Activity.
Continue the piece on the Philippine peso's slide against the US dollar from its final sentence, keeping its tone and argument.

Text for analysis.
⁂
This is the kind of logic that has dominated conventional thinking.

Others implicitly or directly impute the current leadership as mainly responsible for the sentiment that hounds the pesos’ woes. There may be some reality that political uncertainties and risks could have played a significant factor, as I have pointed out late last year

The Duterte regime has very ambitious spending programs covering all aspects of government (bureaucracy, welfare, warfare and public works). This will compound on the financing needs by the government, which will be funded partly through the raising of taxes, and mostly through credit expansion and the monetization of spending by the BSP.

Such actions essentially underwrite the coming dramatic fall of the peso (regardless of what the FED does—or even if the FED embarks on another QE). 


However, in reality, sentiment has been AGAINST the peso SINCE 2013!!! (see upper chart figure 2)

The USD peso climbed from the following numerical sequence (rounded): 41, 42, 43, 44, 45, 46, 47, 48, 49 and to present 50+. Had these people been asleep (ala Rip van Winkle) when the peso weakened from 2013-2016???

How can the present regime be solely responsible for the USD php’s rise from 40.5 to 46-47 in February 2013 to April 2016??? Time travel which produced a change in regime?

How about trade deficits? The Philippine trade balance had only begun to register sustained deficits since 2H of 2015. Prior to this period, the trade balance was largely positive or registered mostly surpluses.  Yet the peso has been in decline even prior to the emergence of deficits. Does it take two years of trade deficits to get reflected on the peso?

And yet, even if the trade balance has been negative, the Philippine current account balance remains in the positive or in surplus. This shows that net income from abroad and current transfers has more than offset such trade deficits.

Of course, that’s if these government statistics are even reliable.

Ssh! Don’t Tell the Public That The BSP Has Pursued a Weak Peso Policy!

As for the BSP’s supposed softening of support, well the answer here is that there is NO such thing as a free lunch.

The pressure on the peso was so very much evident. Even when it became oversold in the aftermath of August to November run, the peso refused to strengthen materially as it had done in the past.

And ever since the USD php first hit 50, any pullback would be very shallow. Subsequently, there would be next attempts at 50—in fact, three failed attempts to break past 50, which seemed to have been “controlled” or deliberately “contained”.

Figure 2: USD Php Breakout, PBOC-Yuan Reserves

The USD php 50 acted like a wall or the equivalent to the French Maginot line. I suspected that the BSP has engaged in operations similar to China’s PBOC, which made used a combo of GIR sales and currency derivatives to support the yuan (see figure 2 below chart from Alhambra’s Jeff Snider).

And when the psychological cost of declining GIRs, as well as, the rising costs of hedges became apparent and burdensome, the markets simply overwhelmed the PBOC—the yuan tumbled. Besides, PBOC interventions operated like clockwork or in time intervals.

As I have pointed out here late January:

I suspect that the USD php 50 has accounted for the BSP’s Maginot line. Each time the USD peso hit the 50 level, the BSP may have intervened by selling waves of USD.
⁂
Data section.
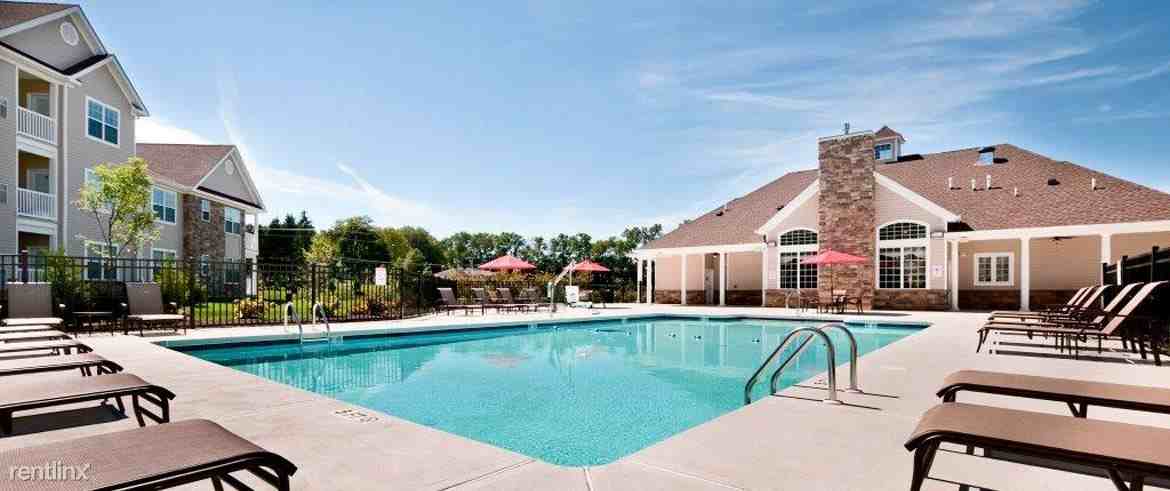 Bluff Apartments 1101 Klimek Pl, South Amboy, NJ 08879 Zumper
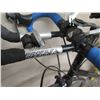 Image 24 : Specialized Allez Men's Black Road Bike w/ Profile Design Aero Handlebars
⁂
Answer box.
Like China’s PBoC, the BSP seems caught in a predicament. The BSP has been faced with a Hobson’s choice; either let the peso fall and maintain GIR levels, or support the peso and suffer the GIRs. Something will have to give.


The above only reveals of such utter blindness to risks by the mainstream. And this has been indicative of the scale of lucid vulnerability/fragility of the Philippine economy/financial system to BLACK SWANS.

And equally stunning has been the myopia to the substance of BSP policies. The mainstream has hardly realized that the BSP has pursued policies to implicitly DEVALUE the peso!!!

Again a flashback. In 2013-2014 or in 10 consecutive months, BSP spurred bank credit boom that has led to a tsunami of liquidity via M3 30+++% growth! This incited a spike in real economy price inflation. The inflationary boom upset the economy’s footing which was compounded by a series of tightening measures embraced by the BSP.

The aftereffects of both the BSP tightening and post inflationary boom clearly rattled the economy. This became visible in 2015 through many key aspects: a slowdown in bank lending, a collapse in money supply growth, a deceleration in GDP while topline and earnings of listed firms stagnated.

Notably the peso stabilized in the 1H and weakened only when the BSP eased again the late half of 2015.

Apparently, having been PETRIFIED by the emergence of deflationary pressures and by insufficient government revenues, the BSP has reengaged in another series of silent or unannounced stimulus program.

 
Figure 3: Silent Stimulus: BSP’s Bond Monetization Program

The BSP monetized a massive over Php 250 billion of government debt from the banking system in 4Q 2015 to 1Q 2016! (see figure 3)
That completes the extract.